-- Exercise --
Filter the entries below, copying each line that contains the string "options".

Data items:

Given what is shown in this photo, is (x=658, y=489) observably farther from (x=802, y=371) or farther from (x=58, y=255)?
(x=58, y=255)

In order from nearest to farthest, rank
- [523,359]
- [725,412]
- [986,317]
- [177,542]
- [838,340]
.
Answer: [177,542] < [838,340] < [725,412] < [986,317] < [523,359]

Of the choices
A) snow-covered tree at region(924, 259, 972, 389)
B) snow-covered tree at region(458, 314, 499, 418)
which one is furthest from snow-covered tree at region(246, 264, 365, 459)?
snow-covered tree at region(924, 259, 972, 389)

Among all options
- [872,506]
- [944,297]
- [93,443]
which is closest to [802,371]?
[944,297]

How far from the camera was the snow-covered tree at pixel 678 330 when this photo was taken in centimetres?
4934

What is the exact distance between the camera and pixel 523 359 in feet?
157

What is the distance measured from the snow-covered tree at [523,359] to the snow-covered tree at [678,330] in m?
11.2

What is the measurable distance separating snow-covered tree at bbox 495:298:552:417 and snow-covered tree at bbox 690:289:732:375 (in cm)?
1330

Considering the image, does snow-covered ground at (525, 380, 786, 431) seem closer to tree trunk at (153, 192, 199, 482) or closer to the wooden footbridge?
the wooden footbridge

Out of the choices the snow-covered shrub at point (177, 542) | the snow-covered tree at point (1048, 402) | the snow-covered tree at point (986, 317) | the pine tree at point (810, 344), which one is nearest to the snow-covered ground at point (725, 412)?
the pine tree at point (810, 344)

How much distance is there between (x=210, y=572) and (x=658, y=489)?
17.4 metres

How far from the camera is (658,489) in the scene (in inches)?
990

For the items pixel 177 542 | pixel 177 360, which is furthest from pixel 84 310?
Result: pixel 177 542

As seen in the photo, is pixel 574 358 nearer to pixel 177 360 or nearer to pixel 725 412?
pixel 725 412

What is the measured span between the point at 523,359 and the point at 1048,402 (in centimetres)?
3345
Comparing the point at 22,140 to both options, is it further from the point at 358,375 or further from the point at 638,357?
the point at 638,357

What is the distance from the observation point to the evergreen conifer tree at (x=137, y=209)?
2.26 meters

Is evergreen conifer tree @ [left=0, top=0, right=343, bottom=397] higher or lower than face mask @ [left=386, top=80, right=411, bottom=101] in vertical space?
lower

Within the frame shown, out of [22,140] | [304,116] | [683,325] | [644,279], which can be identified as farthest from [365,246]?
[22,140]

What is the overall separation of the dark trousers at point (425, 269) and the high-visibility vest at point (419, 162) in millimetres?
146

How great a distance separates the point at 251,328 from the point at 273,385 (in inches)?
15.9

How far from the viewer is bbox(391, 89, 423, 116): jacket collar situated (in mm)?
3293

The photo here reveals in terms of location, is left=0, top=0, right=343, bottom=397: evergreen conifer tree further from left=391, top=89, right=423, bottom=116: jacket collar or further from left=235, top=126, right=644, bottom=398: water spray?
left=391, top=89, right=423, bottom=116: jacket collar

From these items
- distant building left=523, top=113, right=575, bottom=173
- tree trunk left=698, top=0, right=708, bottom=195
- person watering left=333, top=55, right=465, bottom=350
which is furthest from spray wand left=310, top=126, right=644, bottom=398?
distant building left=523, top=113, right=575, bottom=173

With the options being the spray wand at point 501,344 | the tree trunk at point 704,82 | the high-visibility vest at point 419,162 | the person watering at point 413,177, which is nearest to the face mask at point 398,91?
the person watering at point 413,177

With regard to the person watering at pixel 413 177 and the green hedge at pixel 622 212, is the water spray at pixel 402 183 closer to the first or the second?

-- Result --
Among all options
Comparing the point at 22,140 to both options, is it further from the point at 358,375 or further from the point at 638,357?
With the options being the spray wand at point 501,344 | the tree trunk at point 704,82 | the high-visibility vest at point 419,162 | the person watering at point 413,177, which is nearest to the face mask at point 398,91?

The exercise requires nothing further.